1-CDP is an internal CDC data system. Once users have been granted access, they can access the system via the SAMS login portal using their SAMS issued grid card as previously described. All 1-CDP users will complete Electronic Authentication Assurance Level 3 identity proofing requirements. Access to the 1-CDP system will be given by CDC.
1-CDP is classified as a High FIPS 199 system, with High/High/High assurance levels directed for Confidentiality, Integrity, and Availability. Most of 1-CDP’s controls are fully inherited from the Palantir Federal Cloud System – High and AWS GovCloud FedRAMP accreditation packages. 1-CDP adheres to FedRAMP High Rev. 5 security controls with Digital Identity Levels (DIL) of IAL3/FAL3/AAL3. 1-CDP uses TLS 1.2 throughout for Data-in-Transit encryption. AWS Key Management Service (KMS) Hardware Security Module is utilized to encrypt all data stored in AWS at the file level. Encryption keys are managed and auto rotated via policy with AWS KMS. All encryption used by 1-CDP meets Federal Information Processing Standards (FIPS) 140-3.
The 1-CDP system has passed the full Security Assessment and Authorization Process and has authority to operate (ATO) until August 16, 2026 (Attachment 7B).
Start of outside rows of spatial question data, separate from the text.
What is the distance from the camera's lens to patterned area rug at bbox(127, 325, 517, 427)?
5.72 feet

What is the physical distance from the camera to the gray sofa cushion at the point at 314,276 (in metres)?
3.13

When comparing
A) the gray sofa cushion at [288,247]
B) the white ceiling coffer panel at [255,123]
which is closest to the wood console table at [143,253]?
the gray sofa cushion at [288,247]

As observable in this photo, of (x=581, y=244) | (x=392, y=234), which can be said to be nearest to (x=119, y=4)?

This means that the system’s security measures meet the requirements of the NIST 800-53, HHS, and CDC.

Information about agencies and programs is required as part of the Notice of Funding Opportunity announcement. Information about clients is collected by the agencies as part of their routine data collection, and clients are informed of any consent required by the agency or state regulations. Program data accessible by CDC will not contain client names but will include “sensitive” information such as client demographics (e.g., age, sex, race, HIV status) and behavior. Information in identifiable form, such as name, address, and birthdate may be collected by the HD or CBO working with the individual for purposes of local program activity such as providing case management, but no individually identifiable information will be submitted to CDC. 
Whether data is uploaded to EvaluationWeb® using CDC-specified formats or directly entered, no individually identifiable information is submitted to CDC. For NHM&E data management purposes, each individual record will be identified by a unique key that is linked to an agency and state. This key is maintained in EvaluationWeb®, but the client key can only be re-linked to identifiers at the local level. NHM&E data submitted into 1-CDP will only be identified by a unique key that is linked to a funded agency and state. No personally identifiable information will be entered into 1-CDP; neither CDC nor recipient programs will be able to link data to individuals.  
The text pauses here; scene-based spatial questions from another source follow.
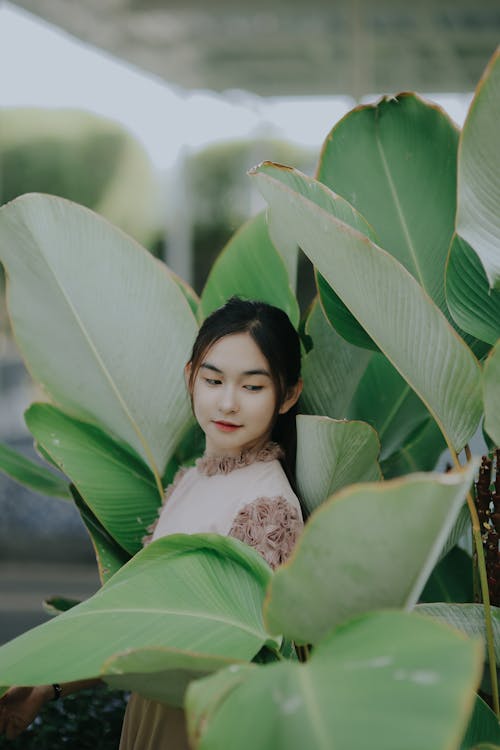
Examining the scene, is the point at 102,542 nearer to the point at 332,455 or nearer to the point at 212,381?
the point at 212,381

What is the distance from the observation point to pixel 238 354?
41.3 inches

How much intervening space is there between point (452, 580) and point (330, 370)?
0.39 meters

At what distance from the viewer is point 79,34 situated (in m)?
3.38

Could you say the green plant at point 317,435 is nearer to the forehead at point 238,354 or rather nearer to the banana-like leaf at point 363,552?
the banana-like leaf at point 363,552

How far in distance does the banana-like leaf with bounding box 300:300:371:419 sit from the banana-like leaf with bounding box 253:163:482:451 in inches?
11.8

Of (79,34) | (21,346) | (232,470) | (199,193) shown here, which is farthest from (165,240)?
(232,470)

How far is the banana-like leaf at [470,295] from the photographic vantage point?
89cm

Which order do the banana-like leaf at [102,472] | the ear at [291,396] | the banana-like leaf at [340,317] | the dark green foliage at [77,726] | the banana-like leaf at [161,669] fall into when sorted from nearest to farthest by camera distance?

How long will sensitive or personal information be maintained?  This information is crucial. If sensitive information is maintained for even one day, the Privacy Act will apply and we will have to provide language in the clearance package.

The CDC Privacy Review Officer and the NCHHSTP IT Security Information System Security Officer (ISSO), have assessed this data collection for applicability of 5 U.S.C. § 552a, and determined that the Privacy Act does not apply to the overall information collection (Attachment 5A and 5B).  

Will the collected information be covered by the appropriate CDC Assurance of Confidentiality?

Yes.  All NHM&E data are covered by a CDC Assurance of Confidentiality specific to NHM&E data under the Public Health Services Act 308(d), as well as state confidentiality laws (Attachment 6).

If identifiable information will be filed and retrieved by the name of the individual:

No personal information will be collected or maintained.